= What the exercise asks =
Restate word for word the section of the entries that opens at the line containing "Yes To Acne Fighting Body Wash" and closes at the line containing "bmw owner the", both lines kept, pictures dropped.
Given data Start Marker
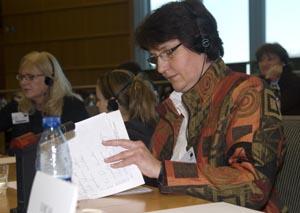 Annelise Oeschger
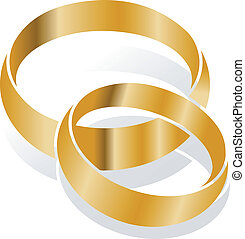wedding rings, vector - golden wedding rings over white,...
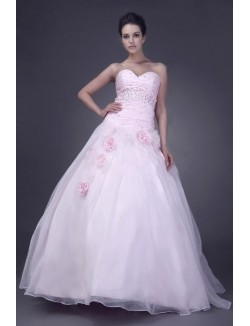 Pink Ball Gown Sweetheart Floor Length Flowers Organza Prom Dresses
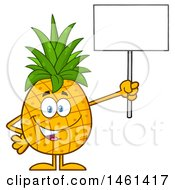 Male Pineapple Mascot Character Holding Up A Blank Sign
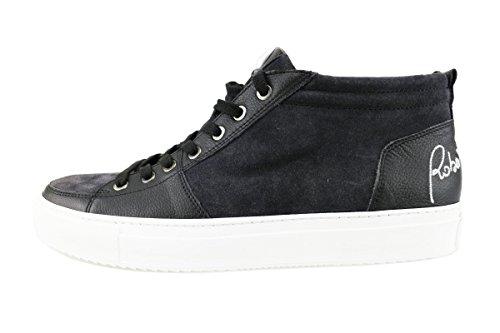 BOTTICELLI sneakers uomo nero pelle camoscio AG56 (45 EU)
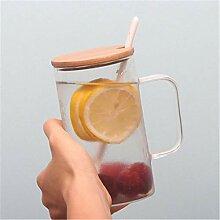 ning88llning5 Tasse Cartoon Bär Glas Tasse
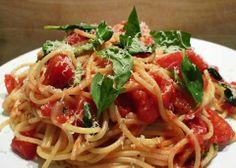 Spaghetti alla marinara - La ricetta di Buonissimo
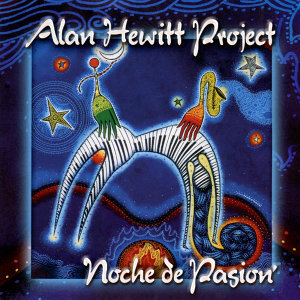 Alan Hewitt Project 歌手頭像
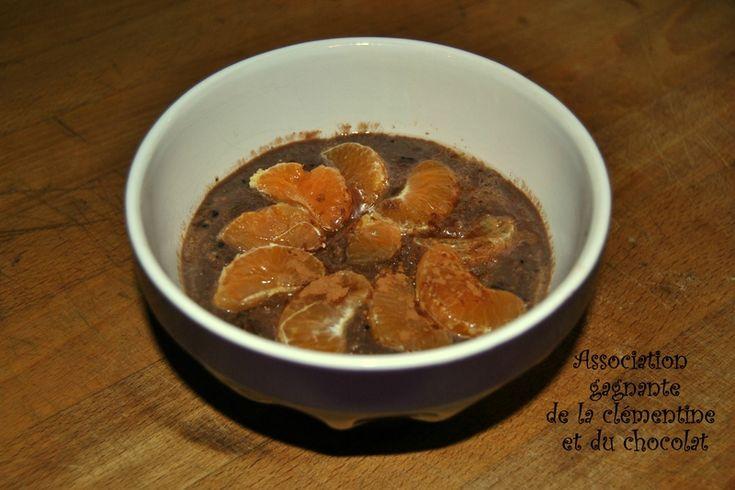 Porridge à la clémentine chocolatée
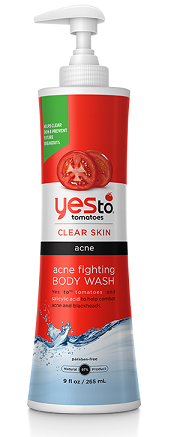 Yes To Acne Fighting Body Wash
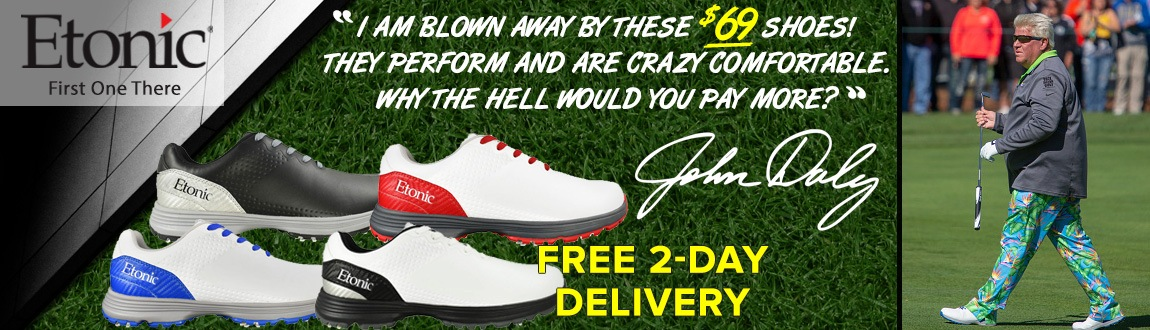 Etonic Stabilizer Shoes - Worn By John Daly On Tour!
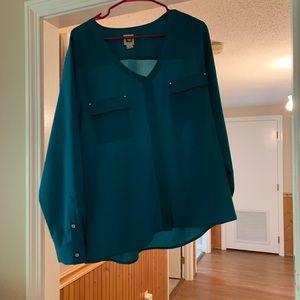 Anne Klein Teal blouse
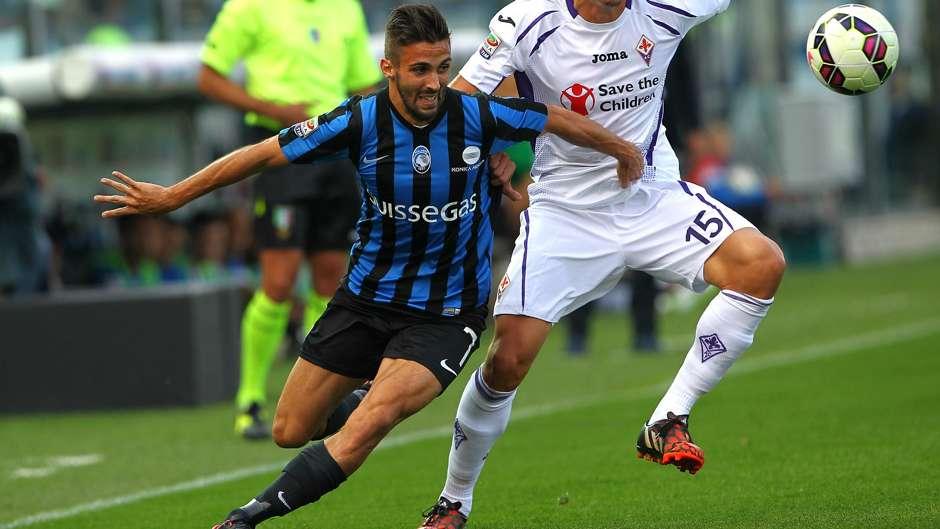 Calciomercato Benevento, dall'Atalanta ecco D'Alessandro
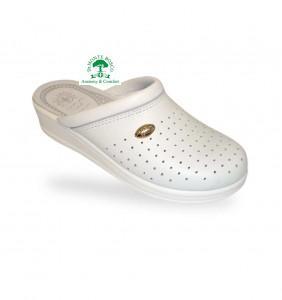 Sanital Light 350 Bianco női komfort papucs klumpa
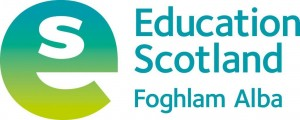 Education Scotland RGB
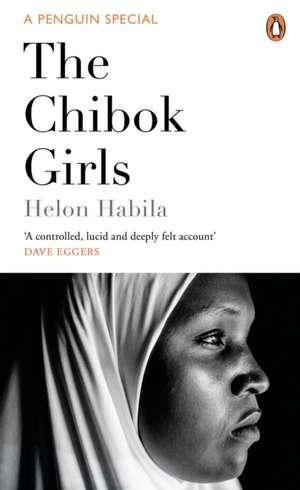 The Chibok Girls imagine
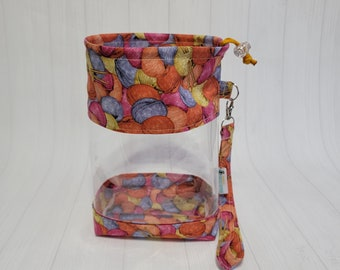 Knit n Purl Yarn Skeins Clear Vinyl Drawstring Bag, Small Clear View Knitting Project Bag, Sock Knitters Bag, Small bag CVS132
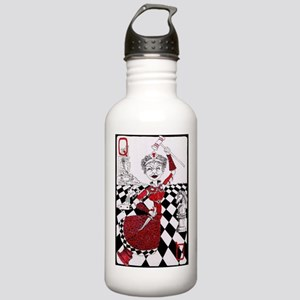 The Red Queen Stainless Water Bottle 1.0L
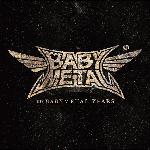 MediaMarkt 10 BABYMETAL YEARS (CD Digipak)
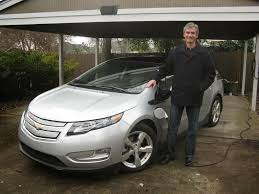 bmw owner the electric bmw i3 the first volt owner in georgia explains what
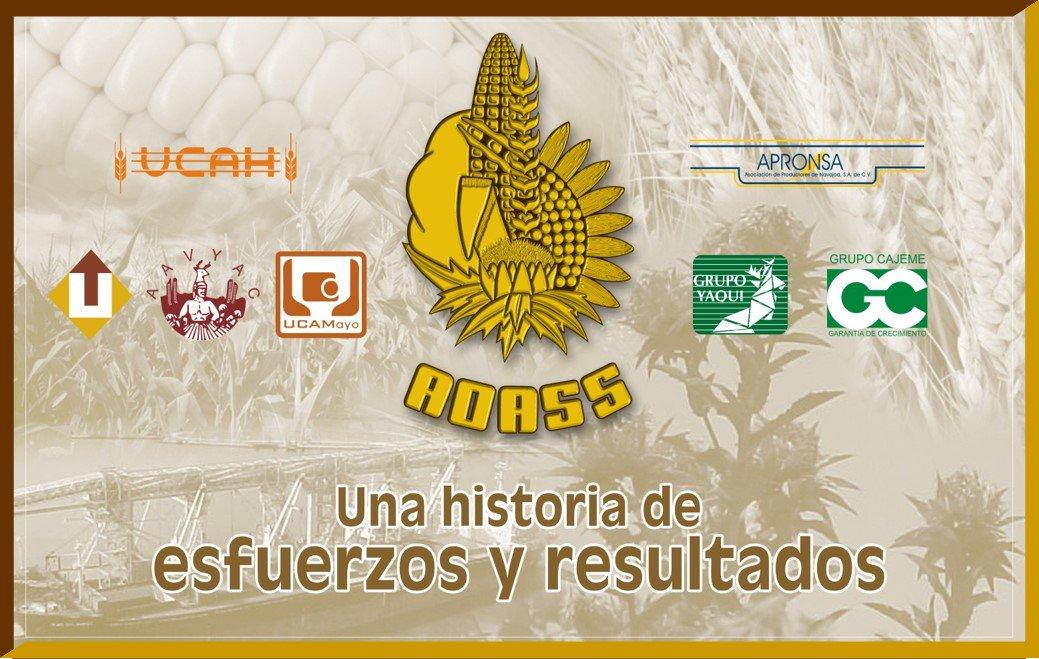 Resultado de imagen para logo de la AOASS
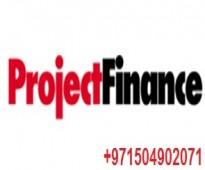 نقدم خدمات دراسات جدوى تمويل من البنوك وشركات التمويل للمشروعات القائمة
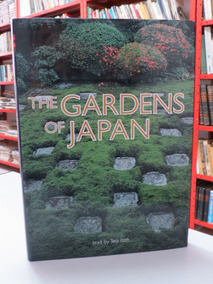 Livro The Gardens Of Japan Teiji Itoh Jardinagem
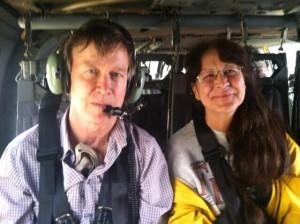 Gov. John Hickenlooper and rescued Estes Park resident.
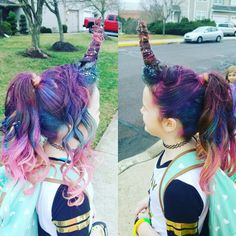 CRAZY HAIR DAY! UNICORN HAIR!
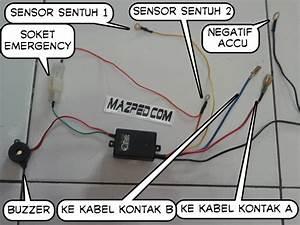 Pasang Pengaman Motor Sensor Sentuh Alsento Di Vario 125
Given data End Marker
= Answer section =
 Yes To Acne Fighting Body Wash
 Etonic Stabilizer Shoes - Worn By John Daly On Tour!
 Anne Klein Teal blouse
 Calciomercato Benevento, dall'Atalanta ecco D'Alessandro
 Sanital Light 350 Bianco női komfort papucs klumpa
 Education Scotland RGB
 The Chibok Girls imagine
 Knit n Purl Yarn Skeins Clear Vinyl Drawstring Bag, Small Clear View Knitting Project Bag, Sock Knitters Bag, Small bag CVS132
 The Red Queen Stainless Water Bottle 1.0L
 MediaMarkt 10 BABYMETAL YEARS (CD Digipak)
 bmw owner the electric bmw i3 the first volt owner in georgia explains what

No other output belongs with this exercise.